Завидев двух женщин, Храбр поднялся c лавки. Судя по деревянным мискам, ложкам да горшочку на столе, они застали их посреди трапезы. Отрада, опустив голову, смотрела на кузнеца из-под пушистых ресниц: волосы цвета липового меда, темная рубаха с багряными тесемками на рукавах, широкие плечи. Кузнец был высоким, мать Отрады не доставала ему до плеча, и мощным — это было видно даже под одежей.

Мазнув по Отраде взглядом, от которого ей захотелось съежиться, Храбр посмотрел на ее мать и склонил голову.

— Здрава буди, Любава Брячиславна. Проходите к столу, будьте моими гостями.

И лишь после того, как хозяин избы ритуальными словами пригласил их войти, ступили они вперед, под матицу, и поклонились печи.

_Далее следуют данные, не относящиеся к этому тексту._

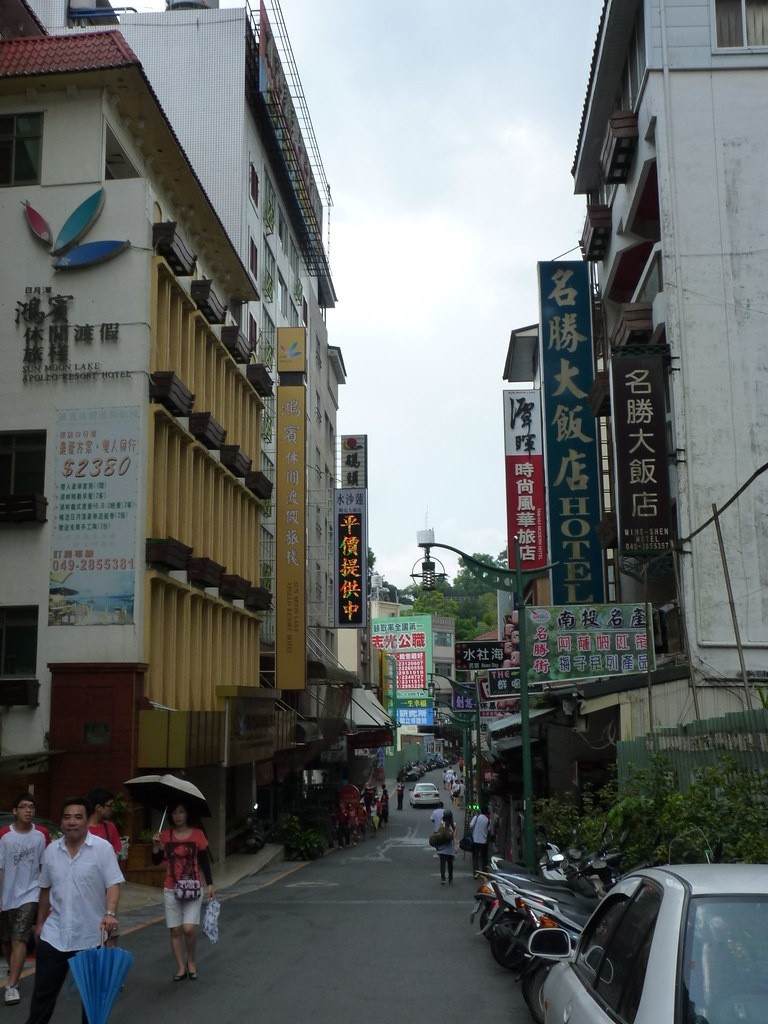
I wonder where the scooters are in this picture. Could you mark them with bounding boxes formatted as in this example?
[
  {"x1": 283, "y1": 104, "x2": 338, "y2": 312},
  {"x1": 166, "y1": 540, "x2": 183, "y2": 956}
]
[
  {"x1": 397, "y1": 751, "x2": 450, "y2": 783},
  {"x1": 469, "y1": 821, "x2": 717, "y2": 1024},
  {"x1": 235, "y1": 803, "x2": 267, "y2": 854}
]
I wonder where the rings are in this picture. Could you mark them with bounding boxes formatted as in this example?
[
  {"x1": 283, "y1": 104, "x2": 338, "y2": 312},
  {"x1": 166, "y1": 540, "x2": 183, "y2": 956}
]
[{"x1": 113, "y1": 928, "x2": 116, "y2": 930}]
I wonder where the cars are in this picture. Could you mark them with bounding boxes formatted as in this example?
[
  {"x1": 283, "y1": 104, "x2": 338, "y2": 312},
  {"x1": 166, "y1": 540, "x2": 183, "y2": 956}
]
[
  {"x1": 527, "y1": 864, "x2": 767, "y2": 1024},
  {"x1": 408, "y1": 782, "x2": 440, "y2": 809}
]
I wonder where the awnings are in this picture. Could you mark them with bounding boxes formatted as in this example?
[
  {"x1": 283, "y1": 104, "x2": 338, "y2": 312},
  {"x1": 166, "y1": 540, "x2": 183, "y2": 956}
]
[
  {"x1": 307, "y1": 628, "x2": 400, "y2": 732},
  {"x1": 485, "y1": 708, "x2": 558, "y2": 737},
  {"x1": 496, "y1": 737, "x2": 539, "y2": 751}
]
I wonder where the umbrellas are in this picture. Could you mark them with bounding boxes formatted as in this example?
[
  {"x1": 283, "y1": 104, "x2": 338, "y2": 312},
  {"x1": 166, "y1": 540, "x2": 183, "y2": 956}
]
[
  {"x1": 67, "y1": 924, "x2": 133, "y2": 1024},
  {"x1": 373, "y1": 816, "x2": 380, "y2": 831},
  {"x1": 124, "y1": 775, "x2": 212, "y2": 843}
]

— И тебе поздорову, Храбр, сын Славуты, – выпрямившись, Любава Брячиславна ответила на поклон кузнеца и поглядела на застывшую на одном месте Отраду. – Уж не знаю, как мне тебя теперь отблагодарить, что дочь мою спас. Вот, пирогов тебе напекли. Отведай уж, не побрезгуй.

От дрожащего голоса матери Отраде захотелось провалиться сквозь землю. Протянув той тяжелый кузовок, она впервые помыслила, что, может, не стоило слушать Забаву да выходить на лед.

Ну, оболгала бы она ее перед теткой Рогнедой, велика ли печаль? Ну, отослала бы Отраду прочь... Верно, потом все равно обратно бы покликала. Приданое то справлять как-то нужно.

Зато не пришлось бы нынче стоять да слушать, как всхлипывает мать, сызнова переживая вчерашнее потрясение. Да под взглядом кузнеца Храбра тоже краснеть не пришлось бы. Правды-то он не знает. Верно, мыслит, она ради ребяческой, глупой выходки на лед вышла.

– ... потрапезничайте с нами. Твердята, поставь гостьям миски.

Задумавшись, она пропустила часть разговора и собралась с мыслями, уже когда матушка подтолкнула ее в спину – проходи, мол, к столу. Сперва они сызнова поклонились печи, а уж токмо потом опустились на лавки.

Братишка кузнеца принес им миски да ложки и подвинул поближе горшок с горячим. По запаху Отрада узнала щи.

Пока мать и Храбр негромко говорили о чем-то, она украдкой осматривалась, боясь слишком уж сильно любопытничать. Младшая сестренка Твердяты, светловолосая Милонега, смешно и нетерпеливо дула на щи, устав ждать, пока те остынут.

Отрада чуть повернула голову вправо и подивилась, какой же просторной была у кузнеца изба. Да еще и шестистенок! Где-то с другой стороны стены должна быть еще одна горница и светелка. Раньше здесь жил большой, славный род...

Таких крепких изб во всем поселении токмо две и сыщутся: у кузнеца да у старосты.

— ... да вот Отрада моя могла бы и подсобить!

Ей пора перестать так крепко о чем-то задумываться. Сызнова пропустила, о чем за столом шла беседа, и теперь не ведала, что и как ответить. Все взоры были к ней направлены, и она смутилась.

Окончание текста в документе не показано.